Objective
Every entry must be given again exactly.

Given data
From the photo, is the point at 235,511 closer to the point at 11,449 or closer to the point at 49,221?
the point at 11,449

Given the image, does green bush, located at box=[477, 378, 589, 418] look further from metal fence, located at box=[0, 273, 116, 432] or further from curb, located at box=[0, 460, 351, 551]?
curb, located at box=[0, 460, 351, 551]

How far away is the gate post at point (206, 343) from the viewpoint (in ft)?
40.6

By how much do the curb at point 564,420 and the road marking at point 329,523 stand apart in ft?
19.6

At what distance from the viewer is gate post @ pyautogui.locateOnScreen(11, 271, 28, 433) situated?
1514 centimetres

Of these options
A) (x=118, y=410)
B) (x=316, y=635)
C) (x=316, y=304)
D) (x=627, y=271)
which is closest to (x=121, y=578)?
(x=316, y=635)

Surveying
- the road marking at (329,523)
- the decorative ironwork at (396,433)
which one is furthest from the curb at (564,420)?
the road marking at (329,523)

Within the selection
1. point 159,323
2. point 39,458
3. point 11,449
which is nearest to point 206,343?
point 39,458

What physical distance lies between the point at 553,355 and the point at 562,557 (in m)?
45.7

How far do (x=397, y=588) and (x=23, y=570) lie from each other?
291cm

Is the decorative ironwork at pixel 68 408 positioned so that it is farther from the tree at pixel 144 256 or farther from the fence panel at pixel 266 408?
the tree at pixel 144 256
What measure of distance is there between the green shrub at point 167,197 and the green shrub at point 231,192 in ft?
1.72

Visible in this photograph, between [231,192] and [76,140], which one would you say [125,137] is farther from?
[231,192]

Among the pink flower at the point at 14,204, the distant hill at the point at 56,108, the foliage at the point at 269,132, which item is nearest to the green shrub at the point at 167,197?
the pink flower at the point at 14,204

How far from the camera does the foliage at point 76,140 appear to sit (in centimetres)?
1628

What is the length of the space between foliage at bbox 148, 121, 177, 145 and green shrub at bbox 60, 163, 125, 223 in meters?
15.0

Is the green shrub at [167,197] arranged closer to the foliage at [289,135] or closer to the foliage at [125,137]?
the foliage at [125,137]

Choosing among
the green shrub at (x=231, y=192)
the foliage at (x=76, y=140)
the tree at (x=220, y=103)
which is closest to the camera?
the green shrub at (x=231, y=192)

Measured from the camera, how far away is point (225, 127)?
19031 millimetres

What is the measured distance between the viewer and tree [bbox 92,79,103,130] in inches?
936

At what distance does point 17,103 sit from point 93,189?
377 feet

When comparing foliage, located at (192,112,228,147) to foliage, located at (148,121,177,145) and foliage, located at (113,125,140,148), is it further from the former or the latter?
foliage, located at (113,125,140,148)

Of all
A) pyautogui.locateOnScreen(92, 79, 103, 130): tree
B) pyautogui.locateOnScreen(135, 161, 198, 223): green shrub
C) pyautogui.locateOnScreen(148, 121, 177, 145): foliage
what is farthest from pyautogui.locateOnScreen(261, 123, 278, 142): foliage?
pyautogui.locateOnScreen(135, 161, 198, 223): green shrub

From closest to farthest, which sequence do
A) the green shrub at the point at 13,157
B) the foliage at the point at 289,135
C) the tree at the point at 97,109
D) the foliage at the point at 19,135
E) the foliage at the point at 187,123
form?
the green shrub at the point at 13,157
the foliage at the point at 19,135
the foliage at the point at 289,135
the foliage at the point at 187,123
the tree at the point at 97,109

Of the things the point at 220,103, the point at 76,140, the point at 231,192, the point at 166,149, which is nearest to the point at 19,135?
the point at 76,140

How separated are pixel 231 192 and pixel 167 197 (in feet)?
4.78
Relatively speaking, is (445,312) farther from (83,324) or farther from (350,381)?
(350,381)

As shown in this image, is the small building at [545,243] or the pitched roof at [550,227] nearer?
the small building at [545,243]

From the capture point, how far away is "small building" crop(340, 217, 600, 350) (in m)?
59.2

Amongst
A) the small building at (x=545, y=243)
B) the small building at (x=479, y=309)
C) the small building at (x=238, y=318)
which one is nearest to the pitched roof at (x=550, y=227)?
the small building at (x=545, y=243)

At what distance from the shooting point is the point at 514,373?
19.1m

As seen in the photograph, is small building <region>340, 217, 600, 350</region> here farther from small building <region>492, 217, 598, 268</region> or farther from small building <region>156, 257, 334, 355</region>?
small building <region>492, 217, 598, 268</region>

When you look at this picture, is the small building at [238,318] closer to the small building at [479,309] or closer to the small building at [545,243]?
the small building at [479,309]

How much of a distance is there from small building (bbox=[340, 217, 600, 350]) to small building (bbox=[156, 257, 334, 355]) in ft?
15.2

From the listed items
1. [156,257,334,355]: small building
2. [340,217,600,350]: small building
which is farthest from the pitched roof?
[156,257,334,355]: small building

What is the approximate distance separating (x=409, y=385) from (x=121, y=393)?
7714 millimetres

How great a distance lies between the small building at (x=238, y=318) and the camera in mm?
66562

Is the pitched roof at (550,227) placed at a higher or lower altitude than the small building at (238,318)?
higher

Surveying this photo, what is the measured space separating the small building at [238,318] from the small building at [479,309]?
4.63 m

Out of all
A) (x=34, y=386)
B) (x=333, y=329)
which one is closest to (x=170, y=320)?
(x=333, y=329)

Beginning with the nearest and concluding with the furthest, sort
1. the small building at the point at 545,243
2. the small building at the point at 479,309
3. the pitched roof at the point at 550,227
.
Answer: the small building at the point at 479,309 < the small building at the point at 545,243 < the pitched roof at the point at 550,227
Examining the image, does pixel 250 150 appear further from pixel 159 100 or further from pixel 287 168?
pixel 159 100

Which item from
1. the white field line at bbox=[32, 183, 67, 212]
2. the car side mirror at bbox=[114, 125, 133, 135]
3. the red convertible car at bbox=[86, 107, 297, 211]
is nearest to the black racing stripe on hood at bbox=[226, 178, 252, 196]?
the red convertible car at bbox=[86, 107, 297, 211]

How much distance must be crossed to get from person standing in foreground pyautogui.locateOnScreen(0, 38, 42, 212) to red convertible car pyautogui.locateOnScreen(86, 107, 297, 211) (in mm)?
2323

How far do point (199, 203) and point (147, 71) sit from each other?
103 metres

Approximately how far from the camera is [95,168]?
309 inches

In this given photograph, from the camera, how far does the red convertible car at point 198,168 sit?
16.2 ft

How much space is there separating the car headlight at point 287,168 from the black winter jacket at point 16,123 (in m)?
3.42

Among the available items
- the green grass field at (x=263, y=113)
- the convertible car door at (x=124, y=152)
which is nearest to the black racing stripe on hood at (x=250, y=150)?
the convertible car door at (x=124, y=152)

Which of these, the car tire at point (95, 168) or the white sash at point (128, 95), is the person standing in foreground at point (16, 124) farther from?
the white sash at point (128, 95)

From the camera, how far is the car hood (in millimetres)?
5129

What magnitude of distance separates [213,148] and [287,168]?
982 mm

Solution to this problem
From the photo, is the point at 235,511 closer to the point at 11,449 or closer to the point at 49,221?
the point at 11,449

Given the image, does green bush, located at box=[477, 378, 589, 418] look further from metal fence, located at box=[0, 273, 116, 432] or further from curb, located at box=[0, 460, 351, 551]?
curb, located at box=[0, 460, 351, 551]

How far away is the gate post at point (206, 343) from the viewpoint (in ft)?
40.6

By how much do the curb at point 564,420 and the road marking at point 329,523 stand apart in ft?
19.6

At what distance from the viewer is gate post @ pyautogui.locateOnScreen(11, 271, 28, 433) situated?
1514 centimetres

Of these options
A) (x=118, y=410)
B) (x=316, y=635)
C) (x=316, y=304)
D) (x=627, y=271)
which is closest to (x=121, y=578)?
(x=316, y=635)

Surveying
- the road marking at (329,523)
- the decorative ironwork at (396,433)
which one is furthest from the curb at (564,420)?
the road marking at (329,523)

Within the selection
1. point 159,323
2. point 39,458
3. point 11,449
which is nearest to point 206,343?
point 39,458

What physical distance lies between the point at 553,355 and the point at 562,557 (in m)?
45.7

How far do (x=397, y=588) and (x=23, y=570) lie from each other?
291cm

Is the decorative ironwork at pixel 68 408 positioned so that it is farther from the tree at pixel 144 256 or farther from the fence panel at pixel 266 408?
the tree at pixel 144 256
What measure of distance is there between the green shrub at point 167,197 and the green shrub at point 231,192 in ft?
1.72

Visible in this photograph, between [231,192] and [76,140], which one would you say [125,137] is farther from?
[231,192]

Among the pink flower at the point at 14,204, the distant hill at the point at 56,108, the foliage at the point at 269,132, which item is nearest to the green shrub at the point at 167,197?
the pink flower at the point at 14,204

How far from the camera does the foliage at point 76,140 appear to sit (in centimetres)?
1628

What is the length of the space between foliage at bbox 148, 121, 177, 145 and green shrub at bbox 60, 163, 125, 223 in meters?
15.0

Is the green shrub at [167,197] arranged closer to the foliage at [289,135] or closer to the foliage at [125,137]?
the foliage at [125,137]

Choosing among
the green shrub at (x=231, y=192)
the foliage at (x=76, y=140)
the tree at (x=220, y=103)
which is closest to the camera?
the green shrub at (x=231, y=192)

Measured from the camera, how far away is point (225, 127)?
19031 millimetres

What is the measured distance between the viewer and tree [bbox 92,79,103,130] in inches?
936

At what distance does point 17,103 sit from point 93,189?
377 feet

When comparing foliage, located at (192,112,228,147) to foliage, located at (148,121,177,145) and foliage, located at (113,125,140,148), is it further from the former or the latter?
foliage, located at (113,125,140,148)

Of all
A) pyautogui.locateOnScreen(92, 79, 103, 130): tree
B) pyautogui.locateOnScreen(135, 161, 198, 223): green shrub
C) pyautogui.locateOnScreen(148, 121, 177, 145): foliage
what is farthest from pyautogui.locateOnScreen(261, 123, 278, 142): foliage?
pyautogui.locateOnScreen(135, 161, 198, 223): green shrub

From closest to farthest, which sequence do
A) the green shrub at the point at 13,157
B) the foliage at the point at 289,135
C) the tree at the point at 97,109
D) the foliage at the point at 19,135
E) the foliage at the point at 187,123
form?
the green shrub at the point at 13,157
the foliage at the point at 19,135
the foliage at the point at 289,135
the foliage at the point at 187,123
the tree at the point at 97,109

Of the things the point at 220,103, the point at 76,140, the point at 231,192, the point at 166,149, which is nearest to the point at 19,135?
the point at 76,140

How separated are pixel 231 192 and pixel 167 197 (in feet)?
4.78
Relatively speaking, is (445,312) farther from (83,324) or farther from (350,381)?
(350,381)

As shown in this image, is the small building at [545,243] or the pitched roof at [550,227] nearer?
the small building at [545,243]

From the capture point, how far away is "small building" crop(340, 217, 600, 350) (in m)?
59.2

Amongst
A) the small building at (x=545, y=243)
B) the small building at (x=479, y=309)
C) the small building at (x=238, y=318)
which one is nearest to the pitched roof at (x=550, y=227)?
the small building at (x=545, y=243)

At what distance from the shooting point is the point at 514,373?
19.1m

As seen in the photograph, is small building <region>340, 217, 600, 350</region> here farther from small building <region>492, 217, 598, 268</region> or farther from small building <region>156, 257, 334, 355</region>?
small building <region>492, 217, 598, 268</region>

When you look at this picture, is the small building at [238,318] closer to the small building at [479,309] or closer to the small building at [545,243]?
the small building at [479,309]

How much of a distance is there from small building (bbox=[340, 217, 600, 350]) to small building (bbox=[156, 257, 334, 355]) in ft?
15.2

From the listed items
1. [156,257,334,355]: small building
2. [340,217,600,350]: small building
which is farthest from the pitched roof?
[156,257,334,355]: small building

What is the approximate distance separating (x=409, y=385) from (x=121, y=393)?
7714 millimetres

How great a distance lies between the small building at (x=238, y=318) and the camera in mm?
66562

Is the pitched roof at (550,227) placed at a higher or lower altitude than the small building at (238,318)?
higher

Surveying this photo, what is the measured space separating the small building at [238,318] from the small building at [479,309]?
4.63 m

Out of all
A) (x=34, y=386)
B) (x=333, y=329)
which one is closest to (x=170, y=320)?
(x=333, y=329)

Beginning with the nearest and concluding with the furthest, sort
1. the small building at the point at 545,243
2. the small building at the point at 479,309
3. the pitched roof at the point at 550,227
.
Answer: the small building at the point at 479,309 < the small building at the point at 545,243 < the pitched roof at the point at 550,227
Examining the image, does pixel 250 150 appear further from pixel 159 100 or further from pixel 287 168?
pixel 159 100

Which item from
1. the white field line at bbox=[32, 183, 67, 212]
2. the car side mirror at bbox=[114, 125, 133, 135]
3. the red convertible car at bbox=[86, 107, 297, 211]
is nearest to the black racing stripe on hood at bbox=[226, 178, 252, 196]?
the red convertible car at bbox=[86, 107, 297, 211]

How much distance must be crossed to get from person standing in foreground pyautogui.locateOnScreen(0, 38, 42, 212) to red convertible car pyautogui.locateOnScreen(86, 107, 297, 211) (in mm)?
2323

How far do point (199, 203) and point (147, 71) sit from each other?
103 metres

Approximately how far from the camera is [95,168]?
309 inches

In this given photograph, from the camera, how far does the red convertible car at point 198,168 sit?
16.2 ft

How much space is there separating the car headlight at point 287,168 from the black winter jacket at point 16,123 (in m)?
3.42

Among the available items
- the green grass field at (x=263, y=113)
- the convertible car door at (x=124, y=152)
which is nearest to the black racing stripe on hood at (x=250, y=150)?
the convertible car door at (x=124, y=152)

Which of these, the car tire at point (95, 168) or the white sash at point (128, 95), is the person standing in foreground at point (16, 124) farther from?
the white sash at point (128, 95)

From the camera, how far is the car hood (in millimetres)?
5129

What magnitude of distance separates [213,148] and [287,168]?
982 mm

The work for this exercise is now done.